Magnetic resonance imaging
Magnetic resonance imaging (MRI) scanning was used to estimate brain oedema on a 7.0 T animal scanner (Bruker Biospin, Germany) at 3 d after CCI. The setup parameters were as follows: repetition time, 3000 ms; echo time, 30 ms; field of view, 30 × 30 mm2; image matrix, 256 × 256; slice thickness, 0.5 mm. Brain oedema volume was quantified by measuring the T2-hyperintense area using Weasis software [37].

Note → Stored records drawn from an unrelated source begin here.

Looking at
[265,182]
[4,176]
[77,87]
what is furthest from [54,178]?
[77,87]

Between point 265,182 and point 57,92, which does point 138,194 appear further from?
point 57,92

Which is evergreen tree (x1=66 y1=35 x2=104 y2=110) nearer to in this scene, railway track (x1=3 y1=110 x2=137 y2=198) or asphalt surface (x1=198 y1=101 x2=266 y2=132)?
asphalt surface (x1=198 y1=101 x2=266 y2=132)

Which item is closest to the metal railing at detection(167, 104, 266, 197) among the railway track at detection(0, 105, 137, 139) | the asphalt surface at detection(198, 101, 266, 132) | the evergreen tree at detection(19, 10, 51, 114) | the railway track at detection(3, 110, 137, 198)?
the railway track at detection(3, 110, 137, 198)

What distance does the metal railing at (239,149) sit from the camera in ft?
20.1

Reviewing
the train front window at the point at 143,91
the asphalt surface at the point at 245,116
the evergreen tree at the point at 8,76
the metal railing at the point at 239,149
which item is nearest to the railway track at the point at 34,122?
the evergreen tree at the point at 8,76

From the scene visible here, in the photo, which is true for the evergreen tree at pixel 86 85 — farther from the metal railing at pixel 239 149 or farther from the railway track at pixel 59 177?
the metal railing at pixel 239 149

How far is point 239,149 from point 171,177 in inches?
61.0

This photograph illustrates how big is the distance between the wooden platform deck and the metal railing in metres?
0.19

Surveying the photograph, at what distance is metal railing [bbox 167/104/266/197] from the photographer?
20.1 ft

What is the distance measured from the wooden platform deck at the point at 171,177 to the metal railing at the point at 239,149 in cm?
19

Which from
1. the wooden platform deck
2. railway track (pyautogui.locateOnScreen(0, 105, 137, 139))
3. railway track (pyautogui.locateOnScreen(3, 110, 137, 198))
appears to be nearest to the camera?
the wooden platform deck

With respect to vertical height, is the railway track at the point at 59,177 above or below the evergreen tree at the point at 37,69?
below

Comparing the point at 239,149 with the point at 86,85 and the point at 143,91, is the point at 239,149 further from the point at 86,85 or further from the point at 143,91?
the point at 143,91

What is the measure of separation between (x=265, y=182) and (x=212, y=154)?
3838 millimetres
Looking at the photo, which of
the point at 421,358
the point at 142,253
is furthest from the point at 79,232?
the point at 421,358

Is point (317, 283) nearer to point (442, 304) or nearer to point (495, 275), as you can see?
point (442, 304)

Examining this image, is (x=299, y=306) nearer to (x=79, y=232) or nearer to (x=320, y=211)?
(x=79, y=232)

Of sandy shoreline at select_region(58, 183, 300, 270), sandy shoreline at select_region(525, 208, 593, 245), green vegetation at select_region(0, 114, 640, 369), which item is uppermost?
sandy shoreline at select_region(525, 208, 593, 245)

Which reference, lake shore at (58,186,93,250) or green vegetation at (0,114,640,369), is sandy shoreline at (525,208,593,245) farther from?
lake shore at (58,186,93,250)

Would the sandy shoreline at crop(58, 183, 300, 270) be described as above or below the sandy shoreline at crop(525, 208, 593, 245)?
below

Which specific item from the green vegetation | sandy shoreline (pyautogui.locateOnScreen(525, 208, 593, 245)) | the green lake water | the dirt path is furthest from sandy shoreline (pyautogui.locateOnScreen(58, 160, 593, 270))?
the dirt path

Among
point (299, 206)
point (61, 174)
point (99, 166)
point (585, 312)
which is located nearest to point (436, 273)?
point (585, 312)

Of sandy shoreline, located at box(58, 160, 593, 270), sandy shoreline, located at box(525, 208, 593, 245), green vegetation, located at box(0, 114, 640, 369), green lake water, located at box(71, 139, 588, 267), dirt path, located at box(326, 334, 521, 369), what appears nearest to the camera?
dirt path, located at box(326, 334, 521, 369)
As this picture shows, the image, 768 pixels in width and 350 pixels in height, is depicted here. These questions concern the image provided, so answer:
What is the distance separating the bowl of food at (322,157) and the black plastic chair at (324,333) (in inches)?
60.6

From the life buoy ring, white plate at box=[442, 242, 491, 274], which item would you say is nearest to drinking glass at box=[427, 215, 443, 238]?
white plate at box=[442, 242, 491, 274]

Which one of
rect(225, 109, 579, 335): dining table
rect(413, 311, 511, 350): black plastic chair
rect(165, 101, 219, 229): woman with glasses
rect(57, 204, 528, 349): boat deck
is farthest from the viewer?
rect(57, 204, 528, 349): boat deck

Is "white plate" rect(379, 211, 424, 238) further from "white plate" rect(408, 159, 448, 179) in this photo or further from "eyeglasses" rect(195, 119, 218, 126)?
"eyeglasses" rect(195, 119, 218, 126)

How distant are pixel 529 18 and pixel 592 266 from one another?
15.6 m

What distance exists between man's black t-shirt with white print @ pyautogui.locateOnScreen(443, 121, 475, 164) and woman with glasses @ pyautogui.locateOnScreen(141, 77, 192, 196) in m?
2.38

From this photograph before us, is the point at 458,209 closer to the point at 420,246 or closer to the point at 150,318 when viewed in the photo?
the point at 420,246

Brain water content measurement
The wet/dry method was used to measure brain water content as previously described [27]. Briefly, after deep anaesthetization and euthanasia, the brains were immediately removed and divided into three parts: the ipsilateral and contralateral hemisphere, and the cerebellum. Each part was immediately weighed to determine the wet weight and then dried at 100 °C for 24 h to obtain the dry weight. Brain water content was calculated using the following formula:
$$\left[ {{{\left( {{\text{wet weight}}\, - \,{\text{dry weight}}} \right)} \mathord{\left/ {\vphantom {{\left( {{\text{wet weight}}\, - \,{\text{dry weight}}} \right)} {\text{wet weight}}}} \right. \kern-\nulldelimiterspace} {\text{wet weight}}}} \right] \times 100\% .$$
Statistical analysis
All results are presented as the means ± standard deviations (SDs). Before analysis, the Shapiro–Wilk test was used to test the normality of the variables. Two-way repeated-measures ANOVA with Tukey’s post hoc multiple-comparisons test was used to analyse continuously measured data. One-way analysis of variance (ANOVA) was used to compare means of different groups followed by a Tukey post hoc multiple-comparisons test. All statistical analyses were performed using GraphPad Prism software (version 9.1.0, CA, USA). Statistical significance was defined as p < 0.05.